Judge Halts Work Above UC-Berkeley
(CN) - A federal judge ordered that a $113 million supercomputer laboratory set for construction in the hills above the University of California, Berkeley must submit environmental impact assessments before it can be built.
U.S. District Court Judge William Alsup in San Francisco said the 126,300-square-foot Computational Research and Theory project, a proposed addition to the Lawrence Berkeley National Laboratory, would be built with substantial input and resources from the Department of Energy and therefore must adhere to the National Environmental Protection Act.

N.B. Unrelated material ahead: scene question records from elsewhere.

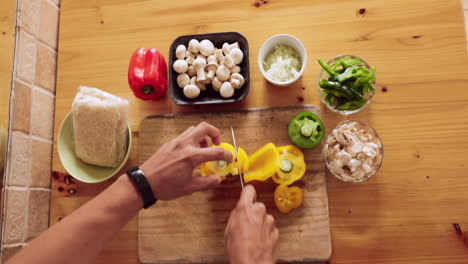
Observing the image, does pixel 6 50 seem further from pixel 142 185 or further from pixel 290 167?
pixel 290 167

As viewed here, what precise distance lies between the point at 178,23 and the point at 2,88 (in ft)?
2.14

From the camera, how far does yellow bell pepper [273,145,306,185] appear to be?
1.13 metres

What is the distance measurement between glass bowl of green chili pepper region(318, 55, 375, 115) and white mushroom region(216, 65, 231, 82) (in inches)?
12.2

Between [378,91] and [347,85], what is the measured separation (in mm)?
189

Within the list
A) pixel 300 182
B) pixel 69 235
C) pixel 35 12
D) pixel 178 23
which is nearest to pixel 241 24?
pixel 178 23

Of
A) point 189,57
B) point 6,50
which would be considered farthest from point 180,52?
point 6,50

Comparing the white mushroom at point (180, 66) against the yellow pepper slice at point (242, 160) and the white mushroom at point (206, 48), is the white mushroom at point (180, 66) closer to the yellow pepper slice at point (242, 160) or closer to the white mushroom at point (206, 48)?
the white mushroom at point (206, 48)

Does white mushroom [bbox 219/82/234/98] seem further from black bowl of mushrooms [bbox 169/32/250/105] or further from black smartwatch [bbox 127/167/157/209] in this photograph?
black smartwatch [bbox 127/167/157/209]

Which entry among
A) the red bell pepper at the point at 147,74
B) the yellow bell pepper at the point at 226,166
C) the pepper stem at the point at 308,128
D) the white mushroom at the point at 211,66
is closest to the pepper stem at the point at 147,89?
the red bell pepper at the point at 147,74

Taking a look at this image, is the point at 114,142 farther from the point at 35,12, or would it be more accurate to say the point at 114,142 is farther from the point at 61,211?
the point at 35,12

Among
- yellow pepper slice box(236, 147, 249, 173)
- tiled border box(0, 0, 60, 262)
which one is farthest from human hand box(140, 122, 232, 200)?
tiled border box(0, 0, 60, 262)

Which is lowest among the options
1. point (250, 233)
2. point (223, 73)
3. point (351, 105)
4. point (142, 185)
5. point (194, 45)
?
point (250, 233)

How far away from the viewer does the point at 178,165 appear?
1.00 m

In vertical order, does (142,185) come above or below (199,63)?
below
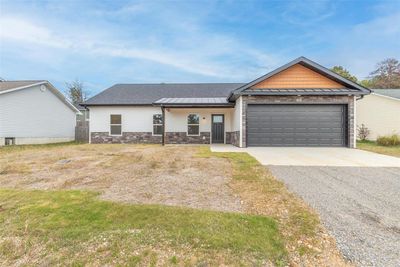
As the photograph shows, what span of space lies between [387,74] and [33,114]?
4324 centimetres

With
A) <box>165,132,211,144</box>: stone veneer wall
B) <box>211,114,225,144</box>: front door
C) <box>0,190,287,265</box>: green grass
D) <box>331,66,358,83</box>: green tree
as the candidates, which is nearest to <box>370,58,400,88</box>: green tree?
<box>331,66,358,83</box>: green tree

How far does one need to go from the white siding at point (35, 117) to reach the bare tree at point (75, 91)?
60.9 ft

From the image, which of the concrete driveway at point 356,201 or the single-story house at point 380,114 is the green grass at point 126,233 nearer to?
the concrete driveway at point 356,201

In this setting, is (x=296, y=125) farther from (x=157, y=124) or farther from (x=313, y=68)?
(x=157, y=124)

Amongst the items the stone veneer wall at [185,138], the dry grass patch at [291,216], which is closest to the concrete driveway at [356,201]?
the dry grass patch at [291,216]

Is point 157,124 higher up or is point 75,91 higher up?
point 75,91

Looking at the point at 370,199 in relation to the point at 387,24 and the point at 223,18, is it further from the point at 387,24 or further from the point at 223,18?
the point at 387,24

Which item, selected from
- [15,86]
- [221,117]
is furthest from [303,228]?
[15,86]

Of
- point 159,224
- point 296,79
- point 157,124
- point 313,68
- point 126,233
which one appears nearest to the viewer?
point 126,233

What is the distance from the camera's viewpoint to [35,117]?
51.1 ft

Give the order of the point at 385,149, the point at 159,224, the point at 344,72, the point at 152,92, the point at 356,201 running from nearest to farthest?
the point at 159,224 < the point at 356,201 < the point at 385,149 < the point at 152,92 < the point at 344,72

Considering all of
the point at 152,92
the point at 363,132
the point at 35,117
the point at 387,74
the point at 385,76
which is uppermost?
Result: the point at 387,74

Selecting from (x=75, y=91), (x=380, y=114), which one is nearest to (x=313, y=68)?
(x=380, y=114)

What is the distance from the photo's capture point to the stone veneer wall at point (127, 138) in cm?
1578
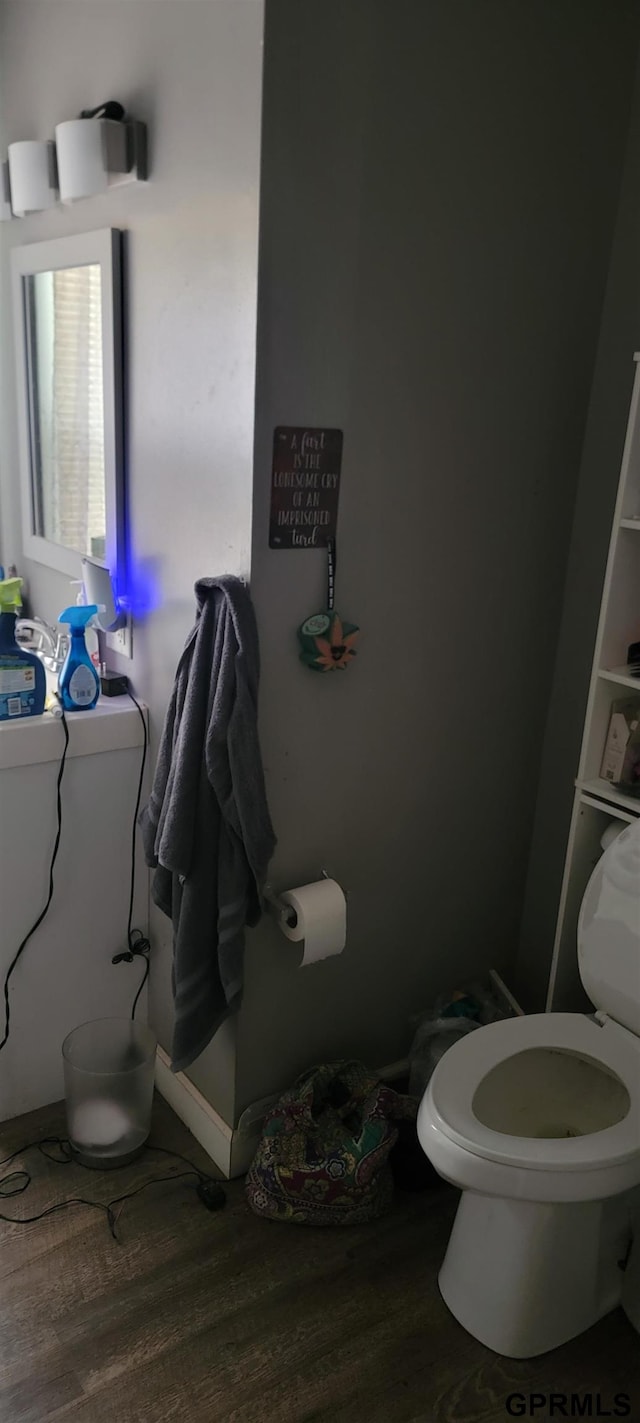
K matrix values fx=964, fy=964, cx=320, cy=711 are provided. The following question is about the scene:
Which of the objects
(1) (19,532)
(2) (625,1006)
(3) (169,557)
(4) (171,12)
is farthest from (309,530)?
(1) (19,532)

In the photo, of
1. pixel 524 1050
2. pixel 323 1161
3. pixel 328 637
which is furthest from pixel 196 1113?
pixel 328 637

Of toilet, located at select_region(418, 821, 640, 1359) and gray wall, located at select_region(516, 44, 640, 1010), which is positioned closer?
toilet, located at select_region(418, 821, 640, 1359)

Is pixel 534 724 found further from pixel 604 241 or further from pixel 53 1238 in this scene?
pixel 53 1238

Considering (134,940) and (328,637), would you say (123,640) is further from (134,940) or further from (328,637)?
(134,940)

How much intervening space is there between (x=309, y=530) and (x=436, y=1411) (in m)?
1.52

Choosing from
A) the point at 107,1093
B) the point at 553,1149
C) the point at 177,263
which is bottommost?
the point at 107,1093

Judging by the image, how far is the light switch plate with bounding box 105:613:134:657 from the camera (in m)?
2.16

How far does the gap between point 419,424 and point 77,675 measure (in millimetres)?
878

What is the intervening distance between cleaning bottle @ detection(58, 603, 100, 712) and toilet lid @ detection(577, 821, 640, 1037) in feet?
3.65

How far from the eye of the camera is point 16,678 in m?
1.98

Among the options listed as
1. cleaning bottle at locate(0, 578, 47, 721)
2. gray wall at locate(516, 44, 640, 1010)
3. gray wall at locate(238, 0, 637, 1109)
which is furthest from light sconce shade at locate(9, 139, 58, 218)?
gray wall at locate(516, 44, 640, 1010)

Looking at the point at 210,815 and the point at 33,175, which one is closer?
the point at 210,815

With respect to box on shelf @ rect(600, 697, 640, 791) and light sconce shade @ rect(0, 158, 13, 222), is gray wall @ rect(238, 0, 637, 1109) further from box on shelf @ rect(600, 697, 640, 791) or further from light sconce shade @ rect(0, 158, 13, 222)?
light sconce shade @ rect(0, 158, 13, 222)

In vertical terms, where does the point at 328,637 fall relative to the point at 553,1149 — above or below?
above
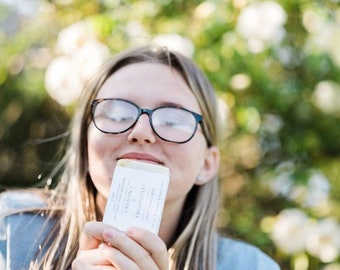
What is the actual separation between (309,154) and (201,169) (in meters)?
1.23

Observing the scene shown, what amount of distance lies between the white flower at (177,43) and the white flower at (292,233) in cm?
76

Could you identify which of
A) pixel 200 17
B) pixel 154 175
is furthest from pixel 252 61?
pixel 154 175

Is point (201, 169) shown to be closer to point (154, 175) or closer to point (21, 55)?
point (154, 175)

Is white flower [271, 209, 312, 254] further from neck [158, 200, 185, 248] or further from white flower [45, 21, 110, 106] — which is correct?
white flower [45, 21, 110, 106]

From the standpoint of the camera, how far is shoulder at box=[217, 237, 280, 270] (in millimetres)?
1917

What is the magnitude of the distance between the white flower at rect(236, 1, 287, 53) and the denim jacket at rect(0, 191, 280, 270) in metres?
0.96

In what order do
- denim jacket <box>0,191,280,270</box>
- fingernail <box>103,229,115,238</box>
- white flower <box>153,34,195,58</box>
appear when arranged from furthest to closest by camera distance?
1. white flower <box>153,34,195,58</box>
2. denim jacket <box>0,191,280,270</box>
3. fingernail <box>103,229,115,238</box>

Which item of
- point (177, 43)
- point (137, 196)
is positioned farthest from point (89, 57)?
point (137, 196)

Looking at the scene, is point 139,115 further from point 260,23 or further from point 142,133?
point 260,23

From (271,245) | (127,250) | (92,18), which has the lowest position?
(271,245)

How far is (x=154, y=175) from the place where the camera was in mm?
Answer: 1445

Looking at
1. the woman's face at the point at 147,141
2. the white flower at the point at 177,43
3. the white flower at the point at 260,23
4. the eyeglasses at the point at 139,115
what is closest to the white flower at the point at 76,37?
the white flower at the point at 177,43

Alsup ruled in favor of Berkeley-based Save Strawberry Canyon, which sued the Department of Energy and the university to stop the project from damaging Strawberry Canyon's watershed and its members' "recreational and aesthetic enjoyment of the area."
The university claimed the lab was not a federal project but a state one and not bound by federal environmental laws. But Alsup said the project would not have been planned or built without promises of funding from the Department of Energy.
The lab, meant to house a government supercomputer, will use inexpensive power provided by the Department of Energy, and its managers will be paid with federal money, the ruling states.
While the federal government hasn't officially promised to pay for the facility, it will cover the university's financing costs through federal money provided to the Berkeley National Laboratory, according to the ruling.
"That is, under the budget approved by the university, the federal government will ultimately pay for not only use of the facility but also for the construction - it will provide funds to repay the debt used to finance the construction," Alsup wrote.
The laboratory would be one of the world's largest facilities of its kind. Its initial plans and budget were heavily influenced by U.S. Energy Secretary Steven Chu while he was director of the Lawrence Berkeley Laboratory.
Strawberry Canyon is a popular hiking and running trail above UC-Berkeley, with an agonizingly steep pitch in the middle known as "the connector."